= Hartwin Brandt =

German ancient historian

Hartwin Brandt (born 29 June 1959 in Flensburg) is a German ancient historian.

Hartwin Brandt studied history, German studies and Latin philology at the University of Kiel from 1979 to 1985. After his first Staatsexamen in 1985, he received his doctorate from Frank Kolb in 1986 and then his habilitation in 1991 from the University of Tübingen, where he was a research assistant from 1986 until 1992. Brandt was an acting professor at the University of Leipzig in 1992/3. Since 1993 he has been regular professor of ancient history, first at Chemnitz University of Technology and then since 2002 at the university of Bamberg.

In 2003/4 Brandt was Visiting Professor at the University of Exeter and he was a member of the board of directors of the Historians' Union from 2000 to 2006. He was Henkel Fellow and Visiting Professor at the Department of Classics at Brown University in Providence (US) in 2006/7. In addition, Brandt has been speaker of the graduate college Generationenbewusstsein und Generationenkonflikte in Antike und Mittelalter (Generational Consciousness and Generational Conflict in Antiquity and the Middle Ages) since October 2004.

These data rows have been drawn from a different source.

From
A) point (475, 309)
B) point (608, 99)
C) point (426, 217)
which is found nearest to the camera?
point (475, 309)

== Research and Projects ==
Brandt's main areas of research are Late Antiquity, historiography of Late Antiquity (especially the Historia Augusta), the investigation of special groups in Antiquity (e.g. the elderly), and the history of Roman colonisation of Asia Minor.
- Survey of the archaeological, epigraphic and historical development of the ancient polis of Pednelissos, supported by the Deutsche Forschungsgemeinschaft through the research project Formen und Wege der Akkulturation im östlichen Mittelmeerraum und Schwarzmeergebiet in der Antike (Ways & Means of Acculturation in the Easter Mediterranean and Black Sea Region in Antiquity).
- Editor of the supplements of the journal Klio, together with Martin Jehne.
- Handbuch der Altertumswissenschaft: Geschichte der Römischen Kaiserzeit (New version of the old volume, which was written by Hermann Bengtson.

== Selected works ==
- Zeitkritik in der Spätantike. Untersuchungen zu den Reformvorschlägen des Anonymus De rebus bellicis (Social Criticism in Late Antiquity: Investigations of the Reform Proposals of the Anonymus De rebus bellicis) (= Vestigia. Vol. 40). C. H. Beck, München 1988, ISBN 3-406-33003-7 (Dissertation).
- Gesellschaft und Wirtschaft Pamphyliens und Pisidiens im Altertum (Society and Economy of Pamphylia and Pisidia in Antiquity) (= Asia-Minor-Studien. Vol. 7). Habelt, Bonn 1992, ISBN 3-7749-2554-2 (Habilitationsschrift).
- Kommentar zur Vita Maximi et Balbini der Historia Augusta (Commentary on the Vita Maximi et Balbini der Historia Augusta) (= Antiquitas. Set 4, Series 3, Vol. 2). Habelt, Bonn 1996, ISBN 3-7749-2785-5.
- Geschichte der römischen Kaiserzeit. Von Diokletian und Konstantin bis zum Ende der konstantinischen Dynastie (284–363). (History of the Roman Imperial Period. From Diocletian and Constantine to the End of the Constantinian Dynasty (284-363)) Akademie Verlag, Berlin 1998, ISBN 3-05-003281-2.
- Das Ende der Antike. Geschichte des spätrömischen Reiches. (The End of Antiquity: History of the Late Roman Empire). C. H. Beck, München 2001, ISBN 3-406-44751-1 (Review on Plekos; 4th Revised Edition. C. H. Beck, München 2010, ISBN 978-3-406-51918-5).
- "Wird auch silbern mein Haar." Eine Geschichte des Alters in der Antike. ("My Hair will also be Grey" A History of Old Age in Antiquity). C. H. Beck, München 2002, ISBN 3-406-49593-1.
- Die Provinz Lycia et Pamphylia.(The Province of Lycia et Pamphylia) Zabern, Mainz 2005, ISBN 3-8053-3470-2 (with Frank Kolb).
- Konstantin der Große. Der erste christliche Kaiser. Eine Biographie. (Constantine the Great: The First Christian Emperor. A Biography). C. H. Beck, München 2006, ISBN 3-406-54058-9 (Review on sehepunkte; 3rd Unrevised Edition. C. H. Beck, München 2011, ISBN 978-3-406-61809-3).
- Am Ende des Lebens. Alter, Tod und Suizid in der Antike (At the End of Life: Old Age, Death and Suicide in Antiquity) (= Zetemata. Vol. 136). C. H. Beck, München 2010, ISBN 978-3-406-60169-9.